_EXERCISE GOAL_. Extract each line of the records below that contains the word "furthest". Treat uppercase and lowercase as different.

──────── SUPPLIED MATERIAL ────────

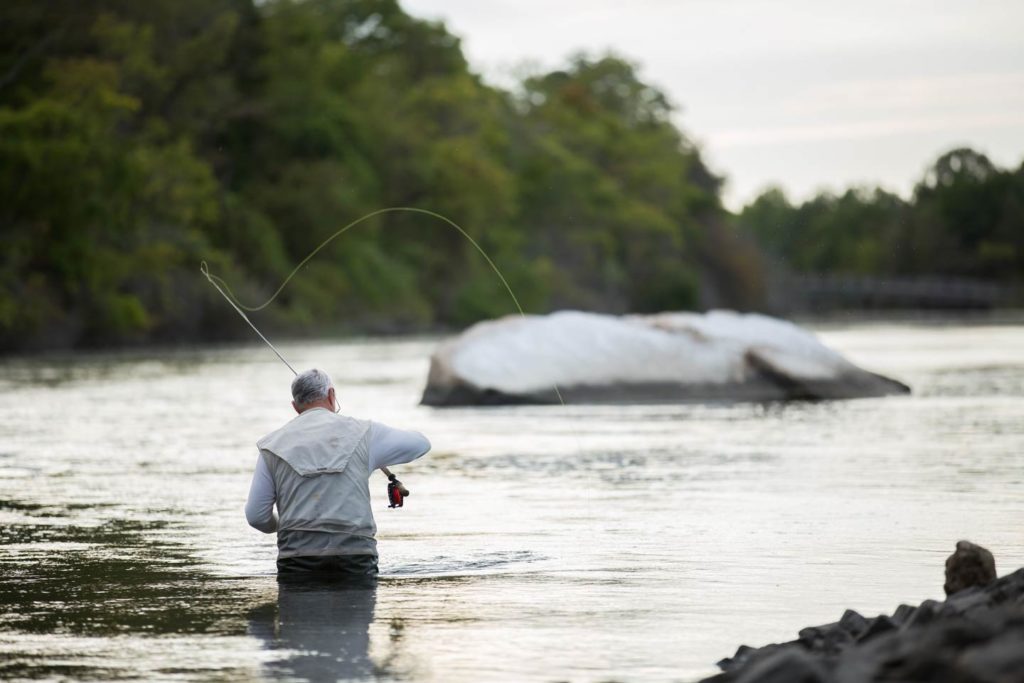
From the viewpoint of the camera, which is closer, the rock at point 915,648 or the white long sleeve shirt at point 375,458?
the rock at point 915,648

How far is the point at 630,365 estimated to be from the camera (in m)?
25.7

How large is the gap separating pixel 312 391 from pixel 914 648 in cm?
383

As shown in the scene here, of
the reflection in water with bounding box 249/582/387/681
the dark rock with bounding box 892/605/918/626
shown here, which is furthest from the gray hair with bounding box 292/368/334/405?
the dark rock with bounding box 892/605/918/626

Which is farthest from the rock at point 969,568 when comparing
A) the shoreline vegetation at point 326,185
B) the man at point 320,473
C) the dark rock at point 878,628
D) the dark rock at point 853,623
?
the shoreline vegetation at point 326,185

────────
──────── SUPPLIED MATERIAL ────────

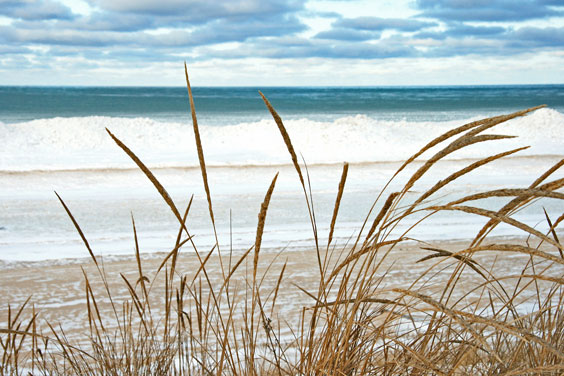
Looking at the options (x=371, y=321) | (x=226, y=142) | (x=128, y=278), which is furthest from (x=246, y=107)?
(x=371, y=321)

────────
──────── SUPPLIED MATERIAL ────────

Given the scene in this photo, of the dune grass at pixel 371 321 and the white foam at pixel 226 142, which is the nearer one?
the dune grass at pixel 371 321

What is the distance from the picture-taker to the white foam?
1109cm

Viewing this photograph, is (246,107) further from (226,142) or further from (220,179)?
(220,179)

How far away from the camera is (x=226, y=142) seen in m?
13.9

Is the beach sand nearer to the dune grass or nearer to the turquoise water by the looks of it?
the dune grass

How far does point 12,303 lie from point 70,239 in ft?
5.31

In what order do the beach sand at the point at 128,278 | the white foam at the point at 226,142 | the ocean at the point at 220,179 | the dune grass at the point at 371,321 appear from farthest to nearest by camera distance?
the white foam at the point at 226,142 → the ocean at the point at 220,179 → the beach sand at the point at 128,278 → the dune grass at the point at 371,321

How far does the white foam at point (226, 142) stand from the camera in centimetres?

────────

_SOLUTION TO THE PROBLEM_.
shown here, which is furthest from the gray hair with bounding box 292/368/334/405?
Looking at the options (x=371, y=321) | (x=226, y=142) | (x=128, y=278), which is furthest from (x=246, y=107)?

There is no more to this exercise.